WHAT THE EXERCISE ASKS:
Present as a numbered list, omitting blank lines, only the lines between the line containing "Looking at the" and the line containing "Which is closer", inclusive.

DATASET EXCERPTS:

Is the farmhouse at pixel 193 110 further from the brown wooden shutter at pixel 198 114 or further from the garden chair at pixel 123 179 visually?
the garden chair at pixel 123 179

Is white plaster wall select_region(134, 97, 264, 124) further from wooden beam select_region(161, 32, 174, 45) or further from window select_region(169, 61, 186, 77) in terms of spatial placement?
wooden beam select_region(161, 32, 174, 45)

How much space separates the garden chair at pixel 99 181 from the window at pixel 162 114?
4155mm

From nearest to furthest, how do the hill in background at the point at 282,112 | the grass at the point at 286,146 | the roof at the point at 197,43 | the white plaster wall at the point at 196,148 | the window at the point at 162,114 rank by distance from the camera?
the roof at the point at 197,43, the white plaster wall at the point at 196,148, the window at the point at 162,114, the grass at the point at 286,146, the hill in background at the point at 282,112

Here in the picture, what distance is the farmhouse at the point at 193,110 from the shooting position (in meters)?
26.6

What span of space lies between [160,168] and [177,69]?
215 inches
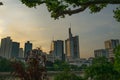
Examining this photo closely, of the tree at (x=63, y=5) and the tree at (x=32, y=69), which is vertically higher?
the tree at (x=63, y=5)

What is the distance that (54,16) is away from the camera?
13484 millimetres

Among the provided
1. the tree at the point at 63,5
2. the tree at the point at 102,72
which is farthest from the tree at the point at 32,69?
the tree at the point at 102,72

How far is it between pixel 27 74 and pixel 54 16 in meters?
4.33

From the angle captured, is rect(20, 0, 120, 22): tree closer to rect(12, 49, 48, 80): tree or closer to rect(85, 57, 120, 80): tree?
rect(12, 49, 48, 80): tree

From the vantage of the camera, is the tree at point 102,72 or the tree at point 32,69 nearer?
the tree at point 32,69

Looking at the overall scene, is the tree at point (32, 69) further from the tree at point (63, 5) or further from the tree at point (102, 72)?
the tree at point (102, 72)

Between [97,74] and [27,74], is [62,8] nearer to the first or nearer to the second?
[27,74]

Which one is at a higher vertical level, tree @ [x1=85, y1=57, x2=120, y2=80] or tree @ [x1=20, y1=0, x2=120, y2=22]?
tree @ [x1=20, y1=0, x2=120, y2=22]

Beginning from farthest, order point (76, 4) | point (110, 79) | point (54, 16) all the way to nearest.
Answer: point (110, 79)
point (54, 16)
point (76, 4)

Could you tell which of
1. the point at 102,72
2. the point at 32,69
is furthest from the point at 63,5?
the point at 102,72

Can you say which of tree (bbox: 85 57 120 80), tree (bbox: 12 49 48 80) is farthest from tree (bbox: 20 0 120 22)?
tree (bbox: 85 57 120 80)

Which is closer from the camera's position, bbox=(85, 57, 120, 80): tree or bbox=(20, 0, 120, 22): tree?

* * *

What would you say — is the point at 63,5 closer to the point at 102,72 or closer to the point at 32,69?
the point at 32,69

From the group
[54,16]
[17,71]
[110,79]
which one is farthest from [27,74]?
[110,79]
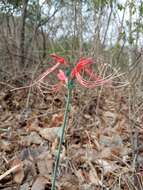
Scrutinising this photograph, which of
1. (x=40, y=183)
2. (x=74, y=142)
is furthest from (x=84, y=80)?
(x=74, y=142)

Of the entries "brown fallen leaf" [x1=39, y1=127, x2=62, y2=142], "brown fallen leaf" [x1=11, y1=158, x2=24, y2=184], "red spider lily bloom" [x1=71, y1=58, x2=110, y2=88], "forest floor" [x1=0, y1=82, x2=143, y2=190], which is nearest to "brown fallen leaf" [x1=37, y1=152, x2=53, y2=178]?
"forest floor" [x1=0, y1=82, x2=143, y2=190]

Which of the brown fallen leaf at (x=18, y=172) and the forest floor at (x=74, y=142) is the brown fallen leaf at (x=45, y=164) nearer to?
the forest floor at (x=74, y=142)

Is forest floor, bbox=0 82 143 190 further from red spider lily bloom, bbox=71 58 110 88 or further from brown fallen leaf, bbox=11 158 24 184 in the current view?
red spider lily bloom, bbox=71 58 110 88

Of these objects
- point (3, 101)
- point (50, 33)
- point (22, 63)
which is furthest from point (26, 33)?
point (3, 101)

==

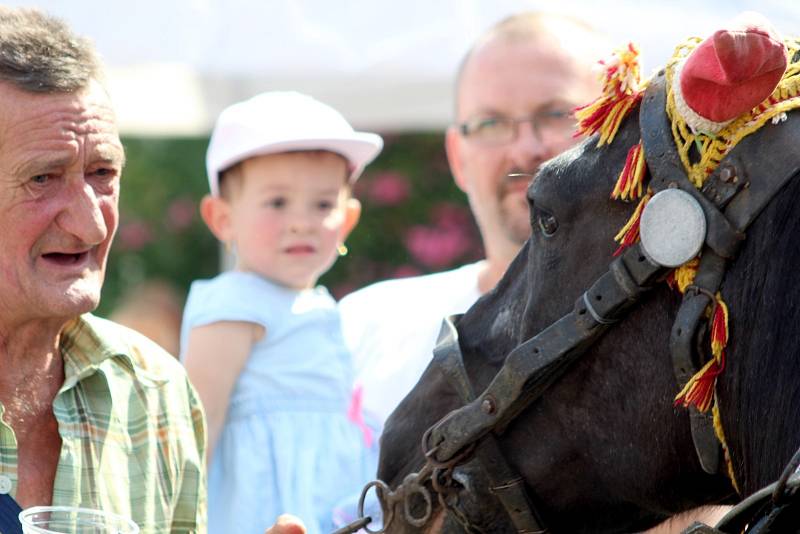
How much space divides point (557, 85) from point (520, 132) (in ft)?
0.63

FINAL RESULT:
1. Looking at the overall scene, is the tree at point (32, 69) further from the tree at point (63, 5) or further from the tree at point (102, 72)?
2. the tree at point (102, 72)
3. Between [97,74] and [27,74], is [62,8] nearer to the first or nearer to the second?
4. [27,74]
5. Which one is at a higher vertical level, tree @ [x1=85, y1=57, x2=120, y2=80] or tree @ [x1=20, y1=0, x2=120, y2=22]?
6. tree @ [x1=20, y1=0, x2=120, y2=22]
7. Beginning from farthest, order point (76, 4) | point (110, 79) | point (54, 16) all the way to nearest.
8. Answer: point (110, 79)
9. point (54, 16)
10. point (76, 4)
11. Could you tell which of
12. 1. the point at 102,72
13. 2. the point at 32,69
14. is furthest from the point at 63,5?
15. the point at 102,72
16. Can you say which of tree (bbox: 85 57 120 80), tree (bbox: 12 49 48 80) is farthest from tree (bbox: 20 0 120 22)?
17. tree (bbox: 85 57 120 80)
18. Which is closer from the camera's position, bbox=(85, 57, 120, 80): tree or bbox=(20, 0, 120, 22): tree?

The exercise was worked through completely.